Polish Fairy Tales

Polish folklore is rich with traditional fairy tales that have been passed down through generations of storytellers. These stories often feature heroic characters, magical creatures, and moral lessons that teach important values. Here are some of the oldest and most beloved national (traditional) Polish fairy tales.

Akademia Pana Kleksa – Mr. Kleks’ Academy

Jan Brzechwa wrote a book for children, published in 1946, about twelve-year-old Adaś Niezgódka, a student of the eponymous Academy of Mr. Kleks. Together with 23 other boys whose names start with the letter A, they go on adventures. They are looked after by Mr Kleks, supported by Mateusz – a learned starling who speaks only with the endings of words.

Photo taken from tezeusz.pl

Tytus, Romek i A’Tomek – Tytus, Romek and A’Tomek

Tytus, Romek i A’Tomek is a Polish comic series by Henryk Jerzy Chmielewski (Papcio Chmiel), published since 1957. Initially, it was published in the „Świat Młodych” newspaper, and from 1966 also in a book version.

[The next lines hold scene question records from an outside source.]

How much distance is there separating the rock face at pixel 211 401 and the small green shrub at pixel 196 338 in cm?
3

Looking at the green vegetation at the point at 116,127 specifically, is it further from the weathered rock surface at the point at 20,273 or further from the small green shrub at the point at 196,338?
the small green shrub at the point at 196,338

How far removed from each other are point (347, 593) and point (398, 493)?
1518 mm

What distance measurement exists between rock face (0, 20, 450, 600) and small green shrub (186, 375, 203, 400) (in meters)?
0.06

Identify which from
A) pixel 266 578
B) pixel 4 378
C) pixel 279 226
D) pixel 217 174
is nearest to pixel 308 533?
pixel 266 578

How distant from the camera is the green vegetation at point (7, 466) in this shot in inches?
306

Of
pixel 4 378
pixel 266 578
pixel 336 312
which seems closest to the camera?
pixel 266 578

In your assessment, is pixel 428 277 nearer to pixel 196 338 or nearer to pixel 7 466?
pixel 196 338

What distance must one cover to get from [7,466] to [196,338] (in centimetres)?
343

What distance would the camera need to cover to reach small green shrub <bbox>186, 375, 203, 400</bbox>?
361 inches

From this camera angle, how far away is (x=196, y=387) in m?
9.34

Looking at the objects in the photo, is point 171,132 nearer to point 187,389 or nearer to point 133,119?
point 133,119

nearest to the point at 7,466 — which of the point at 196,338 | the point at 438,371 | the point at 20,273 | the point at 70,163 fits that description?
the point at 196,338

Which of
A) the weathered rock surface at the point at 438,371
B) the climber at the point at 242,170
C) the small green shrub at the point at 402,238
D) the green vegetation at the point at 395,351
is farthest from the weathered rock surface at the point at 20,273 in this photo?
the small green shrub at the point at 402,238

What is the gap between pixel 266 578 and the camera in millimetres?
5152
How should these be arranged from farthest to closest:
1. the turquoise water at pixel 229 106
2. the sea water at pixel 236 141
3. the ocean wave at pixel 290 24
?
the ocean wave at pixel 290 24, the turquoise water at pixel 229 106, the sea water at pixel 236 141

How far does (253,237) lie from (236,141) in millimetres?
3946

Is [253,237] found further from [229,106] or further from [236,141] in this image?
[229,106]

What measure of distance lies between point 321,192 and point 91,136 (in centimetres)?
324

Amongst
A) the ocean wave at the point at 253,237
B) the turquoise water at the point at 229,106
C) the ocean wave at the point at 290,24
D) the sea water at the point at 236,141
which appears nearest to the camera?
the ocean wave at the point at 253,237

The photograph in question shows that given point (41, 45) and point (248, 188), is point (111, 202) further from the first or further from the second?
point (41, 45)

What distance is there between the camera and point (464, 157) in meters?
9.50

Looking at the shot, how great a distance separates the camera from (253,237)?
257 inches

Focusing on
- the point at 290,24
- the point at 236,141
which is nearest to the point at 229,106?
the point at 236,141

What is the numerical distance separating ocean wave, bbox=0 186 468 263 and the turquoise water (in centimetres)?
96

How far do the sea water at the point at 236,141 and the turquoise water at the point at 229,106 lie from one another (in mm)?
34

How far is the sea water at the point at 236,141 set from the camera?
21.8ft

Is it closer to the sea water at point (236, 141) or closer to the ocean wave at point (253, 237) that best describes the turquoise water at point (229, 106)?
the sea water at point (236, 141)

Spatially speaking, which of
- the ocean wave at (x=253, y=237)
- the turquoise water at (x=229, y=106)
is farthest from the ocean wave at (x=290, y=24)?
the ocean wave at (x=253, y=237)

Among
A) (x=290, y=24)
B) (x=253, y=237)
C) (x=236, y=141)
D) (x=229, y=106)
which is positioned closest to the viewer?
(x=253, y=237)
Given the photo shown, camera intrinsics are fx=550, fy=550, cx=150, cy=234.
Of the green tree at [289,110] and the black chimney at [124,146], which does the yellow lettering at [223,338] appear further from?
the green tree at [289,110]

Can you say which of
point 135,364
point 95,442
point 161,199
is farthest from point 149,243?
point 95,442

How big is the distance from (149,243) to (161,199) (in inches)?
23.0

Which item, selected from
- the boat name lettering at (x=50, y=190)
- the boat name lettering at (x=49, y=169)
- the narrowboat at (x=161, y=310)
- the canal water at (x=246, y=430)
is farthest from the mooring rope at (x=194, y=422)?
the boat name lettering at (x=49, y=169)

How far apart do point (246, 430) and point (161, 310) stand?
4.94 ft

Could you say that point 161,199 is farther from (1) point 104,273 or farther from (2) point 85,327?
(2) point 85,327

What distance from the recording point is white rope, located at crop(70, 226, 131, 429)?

Two scouts, Romek and A’Tomek, try to humanize a humanoid ape – Tytus de Zoo. The comic depicts their various adventures, where the characters visit various fields of knowledge. The world presented in the comic book is absurd, humorous and educational, teaching through play.

Photo taken from wikipedia.org

Plastusiowy pamiętnik – Plastuś diary

It tells the story of Plastus – a plasticine man – made by first-grader Tosia. The narrative is in the first person, from the point of view of Plastuś, who writes down the events related to him, his friends from Tosia’s pencil case (including a pencil, pen, penknife, nibs and a mouse eraser) and the girl herself.

Koziołek Matołek

Books about Koziołek Matołek by Kornel Makuszyński tell the story of a nice, gullible goat traveling around the world in search of the mythical Pacanów. The story is written rhythmically in eight-syllable quatrains, with illustrations by Marian Walentynowicz.

Zaczarowana zagroda – The Enchanted Farm

At the station of Dobrowolski in Antarctica, researchers tried to tag Adelie penguins to study their migrations. The penguins ran away from the enclosure despite raising the walls, and the researchers were confused. A helicopter pilot from a neighboring station observed the penguins jumping out of the enclosure. Finally, we managed to tag the penguins, which returned to their nests after long migrations.